Yes that should be easy. Could adapt something like Implement specialized MvNormal density based on precision matrix by ricardoV94 · Pull Request #7345 · pymc-devs/pymc · GitHub for specialized logp implementations (not to have to fill the logp function with if/else statements), but need to know if it’s not a case where we want the elemwise logp (or is it still Elemwise?).

1 Like

You don’t need something as strong as a single mean for all the datapoints for my caching trick. Let’s say you want to fit something like this (written in weird stan-like pseudocode):

params : all parameters of the model

data x: array[n, m]
data y: array[n]

for i in 0..n {
  y[i] ~ normal(f1(params)*g1(x[i, ...]) + f2(params)*g2(x[i, ...]) + ... fk(params)*g3(x[i, ...]), expression_that_does_not_depend_on_i)
}

where gj(x) does not depend on the params and fi(params) does not depend on x for j in [0, ..., k] and expression_that_does_not_depend_on_i does not depend on i. The idea is that if you should be able to treat the x[i, j] as variables and all the aprameters as constants and the means of the normal could be seen as multivariable polynomials on the elements of x. Then, you can expand the lognormal density of the normal and turn that into polynomials of higher degree, where the x[i,j] are separated from the parameters.
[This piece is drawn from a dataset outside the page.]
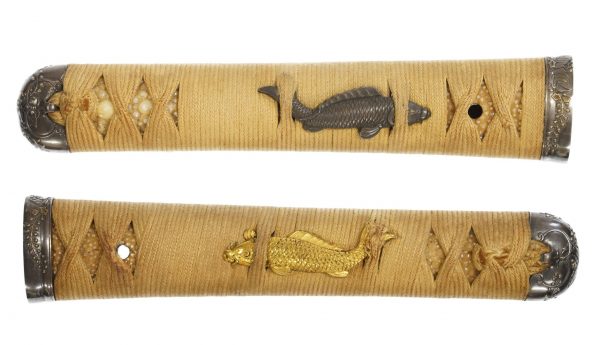 (ON HOLD)Katana Koshirae with NTHK Kanteisho Certificate (Koshirae-09) - Image 7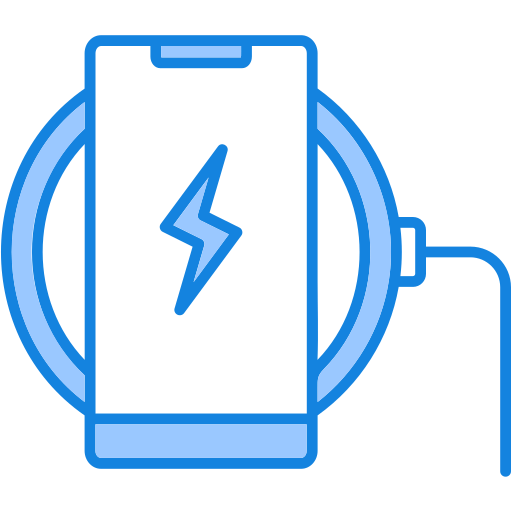 Wireless charging Generic color lineal-color icon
And finally, you can sum each product over i and use the distributive property to turn that sum into a linear combinaton of f1(params) * sum(f(x[i, ...]), which would allow you to treat sim(f(x[i, ...])) as a constant that would be cached and dramtically decrease the number of gradients you’d have to keep (and also the total number of operations).

This is only possible because of the shape of the normal distribution, which allows for that separation. Other distributions such as the lognormal do not allow this in general.
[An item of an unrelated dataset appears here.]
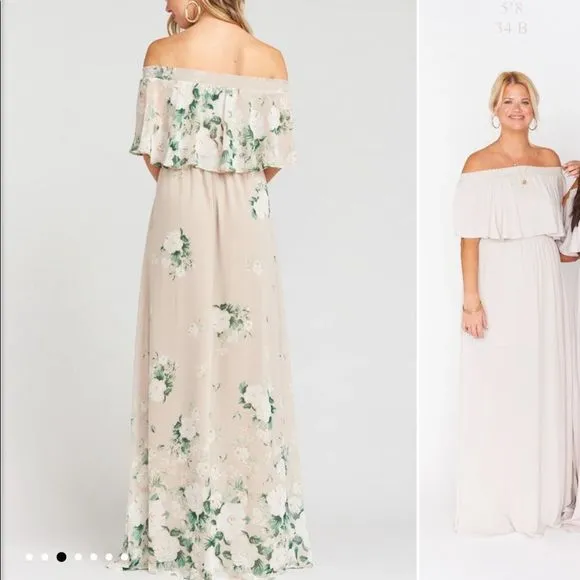 Show Me Your MuMu Hacienda Maxi Dress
For anyone interested in this, since PyMC also compiles to nuts-rs, after some testing, I think that for distributions of the exponential distribution family where the parameters are scalars, which is defined as something like the following (in stan code):

data {
  int<lower=0> N;
  array[N] real y;
}

parameters {
  real mu;
  real sigma;
}

model {
  x ~ normal(mu, sigma);
}

it makes sense to cache the sufficient statistics of the distribution, which for the normal distribution are \sum_i x[i] and \sum_i (x[i])^2. These cached values can be evaluated one (with no gradients, because we are just summing floats) and reused for the NUTS sampling iterations. This decreases the amount of nodes for gradient calculations from N to a small constant.
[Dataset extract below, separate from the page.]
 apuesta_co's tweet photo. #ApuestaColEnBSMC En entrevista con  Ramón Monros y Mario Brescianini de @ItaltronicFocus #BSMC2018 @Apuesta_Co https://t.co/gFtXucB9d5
For the rust gradient library I’m using, it makes sense to ue a cache for this purpose, but not for more complex situations, unless I really implement a computer algebra system that runs at compile-time with very clever heuristics.

As a striking visual example, I get the following speedups for the equivalent of the stan code above (the logp function is still written manually in rust, I don’t have a functional compiler yet):

We don’t need to do anything special in PyMC for caching, if a graph has a constant component it will be constant folded and inlined in the compiled final function.

The thing we need is to write the logp in a way that it uses the summary statistics instead of the general expression we use by default (when that’s appropriate).

Yes, because the graphs in PyMC are inherently static constant folding is much easier. And just a small correction: if I understand you correctly, it’s not “the summary statistics” (those are usually the median, mode, st dev, etc.) it’s the “sufficient statistics”, which may not have anything to do with any summary statistics.